I was looking at information over at Microsoft Developers Network (MSDN) in the SQL Server Books Online. I was reading through information about wait types when I found this little beauty:
Occurs when trying to synchronize the query processor exchange iterator.
Know what that is? Yeah, OK, a few of you who memorize wait stats do (shut up Tom), but most of us won’t recognize the CXPACKET wait. Maybe if Bob Ward explained it:
Used to synchronize threads involved in a parallel query. This wait type only means a parallel query is executing.
Oh, well, heck, that makes sense. But that’s not what I’m going off about here. No. What I’m freaked about is the next sentence over at Microsoft:
You may consider lowering the degree of parallelism if contention on this wait type becomes a problem.
Go run this query:
SELECT * FROM sys.dm_os_wait_stats;
(or you can use sys.dm_db_wait_stats on a WASD database)
There’s a pretty good chance, on most servers that have multiple CPUs, that you’re going to see CXPACKET within the top 5 or maybe top 10 waits. Now, using Microsoft’s guidance, you should immediately go and reduce the parallelism on your server, right?
NO! No, no, no, no, no, no. NO!
There are a ton of things you should do first. For example, as we see from Bob Ward’s explanation, this just indicates that you have parallel queries. It doesn’t mean that you have a problem with parallel queries. Parallel queries are good. Some people (Adam, looking at you here) go out of their way to try to get parallel queries (where appropriate). So no, you shouldn’t be setting MAXDOP = 1 the first time you see CXPACKET waits.
Instead, check to see if you have other indications of excessive CPU usage. Do you have queues on the CPU? Do you have queries that are using excessive amounts of CPU?
Let’s say you do have high CPU. Time for MAXDOP = 1 right? No! Stop! Let’s try this first. Let’s go see what the Cost Threshold for Parallelism is set to on your server. The default is 5. That’s an INSANELY low number. It’s using the cost estimates of the query to arrive at which plans might benefit from parallelism. So, if we think we’re suffering from excessive parallelism, instead of turning it off, let’s first try raising the threshold a bit, say to 35. Run with that for a week on the server and see how things stand now. We can also try, oh, I don’t know, tuning the query, making sure we have good indexes, making sure we have good statistics, in short, a whole bunch of stuff before we resort to MAXDOP = 1.
Guidance is hard. But you really can’t afford too be this far off the mark. Go and read through the guidance offered by Bob Ward. It’s not one sentence. It can’t be. Offering guidance requires quite a lot of information because there is seldom a one sentence answer that adequately covers guiding someone through a problem, or even identifying if you have a problem. We, the crazy people who try to tell others what to do, need to be careful when providing glib and simple answers to complex problems.
Oh, and avoid land wars in Asia too.
UPDATE: While this was good information, things sometimes do move quickly on the internet. Microsoft has updated their entry on CXPACKET waits. Read all about it here.
I suddenly feel like the Man in Black fighting Fezzik:
I just want you to feel you’re doing well.

**Material shown**

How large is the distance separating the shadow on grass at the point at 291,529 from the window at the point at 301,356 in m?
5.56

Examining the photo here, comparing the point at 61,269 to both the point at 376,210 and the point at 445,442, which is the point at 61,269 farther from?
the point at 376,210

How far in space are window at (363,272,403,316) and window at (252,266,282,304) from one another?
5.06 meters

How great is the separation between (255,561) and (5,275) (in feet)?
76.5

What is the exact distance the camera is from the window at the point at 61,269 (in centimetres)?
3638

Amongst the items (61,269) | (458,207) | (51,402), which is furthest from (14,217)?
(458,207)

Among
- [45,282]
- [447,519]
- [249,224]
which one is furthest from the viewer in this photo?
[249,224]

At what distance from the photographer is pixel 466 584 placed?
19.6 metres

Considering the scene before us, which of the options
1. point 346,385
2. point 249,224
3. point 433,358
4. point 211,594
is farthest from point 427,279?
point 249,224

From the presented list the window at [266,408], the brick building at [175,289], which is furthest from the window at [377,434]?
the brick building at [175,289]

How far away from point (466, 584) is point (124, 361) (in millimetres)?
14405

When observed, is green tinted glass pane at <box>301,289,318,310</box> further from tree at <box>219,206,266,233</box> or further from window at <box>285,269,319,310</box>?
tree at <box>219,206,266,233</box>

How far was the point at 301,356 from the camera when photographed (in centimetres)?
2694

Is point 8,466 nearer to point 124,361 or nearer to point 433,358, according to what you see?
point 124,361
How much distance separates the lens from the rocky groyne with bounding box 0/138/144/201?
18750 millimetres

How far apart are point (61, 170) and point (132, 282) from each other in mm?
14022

* * *

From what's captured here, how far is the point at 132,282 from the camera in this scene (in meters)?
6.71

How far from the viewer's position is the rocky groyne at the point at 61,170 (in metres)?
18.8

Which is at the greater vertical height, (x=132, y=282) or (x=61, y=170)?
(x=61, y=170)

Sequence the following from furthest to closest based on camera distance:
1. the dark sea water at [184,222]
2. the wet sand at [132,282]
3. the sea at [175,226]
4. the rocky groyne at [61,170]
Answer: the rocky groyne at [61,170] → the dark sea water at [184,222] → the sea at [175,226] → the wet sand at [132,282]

==

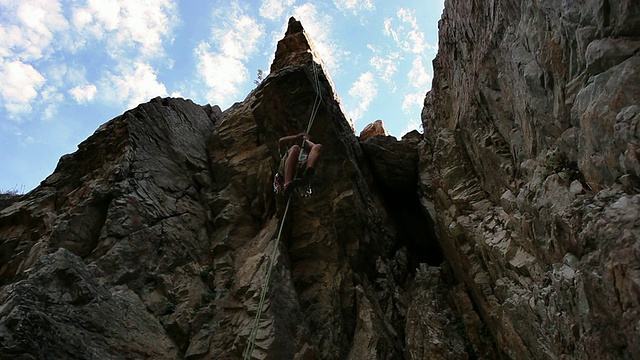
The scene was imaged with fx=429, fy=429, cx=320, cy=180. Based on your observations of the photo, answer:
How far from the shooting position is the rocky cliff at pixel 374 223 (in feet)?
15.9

**Instructions**
1. In the CXPACKET post, rewrite the text from "Oh, and avoid" up to and including "you’re doing well.", replacing "Asia" with "Europe".
2. In one to three sentences, explain why the CXPACKET post says that seeing CXPACKET among the top waits should not lead straight to setting MAXDOP = 1.
The data come from a separate source.

**Worked answers**
1.
Oh, and avoid land wars in Europe too.
UPDATE: While this was good information, things sometimes do move quickly on the internet. Microsoft has updated their entry on CXPACKET waits. Read all about it here.
I suddenly feel like the Man in Black fighting Fezzik:
I just want you to feel you’re doing well.

2. Bob Ward's explanation shows that a CXPACKET wait only means a parallel query is executing. It does not mean there is a problem with parallel queries. The post adds that parallel queries are good and that some people go out of their way to get them where appropriate.